##### EXERCISE MATERIAL
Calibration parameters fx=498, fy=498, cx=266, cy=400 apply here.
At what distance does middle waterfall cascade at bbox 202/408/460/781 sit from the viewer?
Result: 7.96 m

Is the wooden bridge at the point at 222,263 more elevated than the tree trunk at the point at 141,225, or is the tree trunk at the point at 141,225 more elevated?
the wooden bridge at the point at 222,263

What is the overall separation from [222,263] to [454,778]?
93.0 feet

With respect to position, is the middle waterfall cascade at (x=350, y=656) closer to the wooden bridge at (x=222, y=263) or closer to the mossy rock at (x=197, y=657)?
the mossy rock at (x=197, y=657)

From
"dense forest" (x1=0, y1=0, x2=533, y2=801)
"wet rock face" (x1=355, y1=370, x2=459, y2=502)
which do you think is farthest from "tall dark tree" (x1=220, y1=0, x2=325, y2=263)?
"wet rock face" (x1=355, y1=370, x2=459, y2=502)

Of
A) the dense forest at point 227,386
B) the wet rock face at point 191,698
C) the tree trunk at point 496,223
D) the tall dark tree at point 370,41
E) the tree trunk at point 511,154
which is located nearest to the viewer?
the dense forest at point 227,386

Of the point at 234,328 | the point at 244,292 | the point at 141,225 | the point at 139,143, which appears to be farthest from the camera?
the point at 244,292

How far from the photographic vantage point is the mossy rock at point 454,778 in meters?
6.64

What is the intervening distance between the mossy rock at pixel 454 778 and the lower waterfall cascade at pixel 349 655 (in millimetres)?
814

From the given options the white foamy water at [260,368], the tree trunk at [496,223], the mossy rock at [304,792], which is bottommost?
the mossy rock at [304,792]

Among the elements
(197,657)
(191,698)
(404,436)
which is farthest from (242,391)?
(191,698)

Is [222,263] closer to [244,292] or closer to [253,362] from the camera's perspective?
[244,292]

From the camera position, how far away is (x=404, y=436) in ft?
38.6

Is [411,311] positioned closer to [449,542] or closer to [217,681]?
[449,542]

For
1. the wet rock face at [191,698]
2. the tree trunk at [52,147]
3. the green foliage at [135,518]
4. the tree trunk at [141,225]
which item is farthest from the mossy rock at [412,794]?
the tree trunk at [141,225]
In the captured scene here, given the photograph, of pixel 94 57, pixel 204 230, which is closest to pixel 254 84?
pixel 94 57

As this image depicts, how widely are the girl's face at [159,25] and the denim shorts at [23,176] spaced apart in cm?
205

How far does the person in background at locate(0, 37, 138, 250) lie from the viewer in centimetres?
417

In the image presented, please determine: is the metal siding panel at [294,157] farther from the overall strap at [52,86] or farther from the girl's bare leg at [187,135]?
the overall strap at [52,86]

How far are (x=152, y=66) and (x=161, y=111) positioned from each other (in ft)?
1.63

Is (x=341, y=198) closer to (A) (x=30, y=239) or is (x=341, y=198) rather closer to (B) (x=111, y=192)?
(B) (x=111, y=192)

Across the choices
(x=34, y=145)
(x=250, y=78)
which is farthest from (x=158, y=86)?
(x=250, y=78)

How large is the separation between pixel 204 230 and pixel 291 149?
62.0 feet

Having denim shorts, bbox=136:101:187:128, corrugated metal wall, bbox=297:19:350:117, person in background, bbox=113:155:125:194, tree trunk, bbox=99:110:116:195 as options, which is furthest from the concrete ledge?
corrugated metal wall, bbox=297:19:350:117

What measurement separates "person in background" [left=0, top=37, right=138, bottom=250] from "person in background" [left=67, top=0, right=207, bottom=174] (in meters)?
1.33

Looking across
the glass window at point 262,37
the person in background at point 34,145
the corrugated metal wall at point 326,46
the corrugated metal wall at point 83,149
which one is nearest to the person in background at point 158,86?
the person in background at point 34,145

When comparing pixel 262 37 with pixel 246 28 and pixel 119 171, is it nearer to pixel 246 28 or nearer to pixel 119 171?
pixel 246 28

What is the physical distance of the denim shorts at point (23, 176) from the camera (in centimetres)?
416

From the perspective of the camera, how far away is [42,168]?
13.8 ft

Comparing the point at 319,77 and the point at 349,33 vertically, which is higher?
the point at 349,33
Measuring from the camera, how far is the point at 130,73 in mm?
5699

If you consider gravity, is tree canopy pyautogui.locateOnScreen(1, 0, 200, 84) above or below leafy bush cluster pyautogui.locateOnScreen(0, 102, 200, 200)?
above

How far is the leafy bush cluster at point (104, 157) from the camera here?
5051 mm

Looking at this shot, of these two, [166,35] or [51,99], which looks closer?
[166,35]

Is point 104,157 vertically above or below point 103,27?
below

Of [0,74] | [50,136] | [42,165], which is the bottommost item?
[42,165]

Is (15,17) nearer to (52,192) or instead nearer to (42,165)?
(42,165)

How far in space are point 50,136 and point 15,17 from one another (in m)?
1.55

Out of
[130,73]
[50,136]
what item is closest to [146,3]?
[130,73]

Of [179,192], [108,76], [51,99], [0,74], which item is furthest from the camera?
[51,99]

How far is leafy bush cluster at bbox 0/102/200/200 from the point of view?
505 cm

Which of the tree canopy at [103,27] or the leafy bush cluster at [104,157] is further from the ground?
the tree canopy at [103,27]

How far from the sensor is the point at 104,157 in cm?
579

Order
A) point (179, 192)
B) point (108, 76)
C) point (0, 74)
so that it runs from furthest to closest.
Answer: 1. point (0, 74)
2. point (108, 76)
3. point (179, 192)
##########
--- EXERCISE TASK ---
Set down exactly what runs from the line with "How far in space" to the last line of the data above, including both of those lines and no others.

--- ANSWER ---
How far in space are point 50,136 and point 15,17 from one another (in m)?
1.55

Out of
[130,73]
[50,136]
what item is closest to [146,3]?
[130,73]

Of [179,192], [108,76], [51,99], [0,74], which item is furthest from the camera?
[51,99]

How far is leafy bush cluster at bbox 0/102/200/200 from the point of view?
505 cm

Which of the tree canopy at [103,27] or the leafy bush cluster at [104,157] is further from the ground?
the tree canopy at [103,27]

How far from the sensor is the point at 104,157 in cm?
579

Order
A) point (179, 192)
B) point (108, 76)
C) point (0, 74)
so that it runs from furthest to closest.
Answer: 1. point (0, 74)
2. point (108, 76)
3. point (179, 192)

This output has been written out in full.